• [What the exercise asks]
Each record below should be output verbatim, without pictures.

• [Spatial reasoning dataset excerpts]
********************
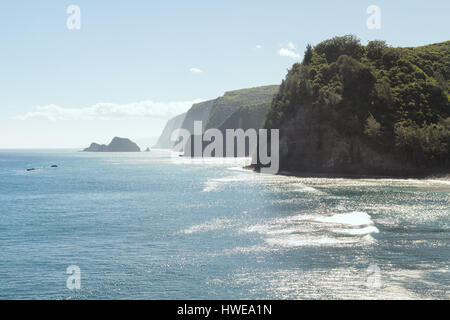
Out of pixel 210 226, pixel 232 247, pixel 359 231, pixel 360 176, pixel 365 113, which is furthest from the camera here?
pixel 365 113

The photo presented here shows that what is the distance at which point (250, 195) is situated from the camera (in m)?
90.8

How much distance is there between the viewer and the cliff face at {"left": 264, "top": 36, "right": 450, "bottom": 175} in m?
128

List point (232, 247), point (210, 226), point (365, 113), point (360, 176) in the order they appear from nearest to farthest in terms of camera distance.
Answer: point (232, 247), point (210, 226), point (360, 176), point (365, 113)

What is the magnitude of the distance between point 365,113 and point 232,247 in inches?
4289

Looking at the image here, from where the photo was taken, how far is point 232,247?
4525 centimetres

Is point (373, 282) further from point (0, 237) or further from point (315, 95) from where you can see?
point (315, 95)

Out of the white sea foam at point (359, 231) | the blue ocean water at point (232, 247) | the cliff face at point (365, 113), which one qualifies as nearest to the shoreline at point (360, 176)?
the cliff face at point (365, 113)

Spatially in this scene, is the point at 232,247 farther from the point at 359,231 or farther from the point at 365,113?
the point at 365,113

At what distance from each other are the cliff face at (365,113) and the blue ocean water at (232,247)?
43746 mm

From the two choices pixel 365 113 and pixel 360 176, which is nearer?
pixel 360 176

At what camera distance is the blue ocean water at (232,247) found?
3241cm

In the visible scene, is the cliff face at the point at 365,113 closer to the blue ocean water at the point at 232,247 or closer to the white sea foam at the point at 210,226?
the blue ocean water at the point at 232,247

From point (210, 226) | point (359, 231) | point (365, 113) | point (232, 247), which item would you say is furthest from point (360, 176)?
point (232, 247)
********************
• [Problem solution]
Out of pixel 210 226, pixel 232 247, pixel 359 231, pixel 360 176, pixel 365 113, which is furthest from the camera here?
pixel 365 113

The photo presented here shows that what is the distance at which point (250, 195) is situated from the camera (in m)?
90.8

How much distance is there between the viewer and the cliff face at {"left": 264, "top": 36, "right": 450, "bottom": 175} in m?
128

List point (232, 247), point (210, 226), point (365, 113), point (360, 176) in the order they appear from nearest to farthest in terms of camera distance.
Answer: point (232, 247), point (210, 226), point (360, 176), point (365, 113)

What is the magnitude of the distance between point 365,113 and point 232,247 in inches?
4289

Looking at the image here, from where the photo was taken, how far is point 232,247?
4525 centimetres

Is point (373, 282) further from point (0, 237) or further from point (315, 95) from where you can see?
point (315, 95)

Out of the white sea foam at point (359, 231) | the blue ocean water at point (232, 247) | the cliff face at point (365, 113), which one qualifies as nearest to the shoreline at point (360, 176)?
the cliff face at point (365, 113)

Spatially in this scene, is the point at 232,247 farther from the point at 359,231 or farther from the point at 365,113?
the point at 365,113

At what distance from each other are the cliff face at (365,113) and the blue ocean water at (232,247)?
43746 mm

From the two choices pixel 365 113 and pixel 360 176, which is nearer?
pixel 360 176

At what camera distance is the blue ocean water at (232,247) found?
3241cm

In the visible scene, is the cliff face at the point at 365,113 closer to the blue ocean water at the point at 232,247 or closer to the white sea foam at the point at 210,226?
the blue ocean water at the point at 232,247

From point (210, 226) | point (359, 231) | point (365, 113) | point (232, 247), which item would you say is furthest from point (360, 176)?
point (232, 247)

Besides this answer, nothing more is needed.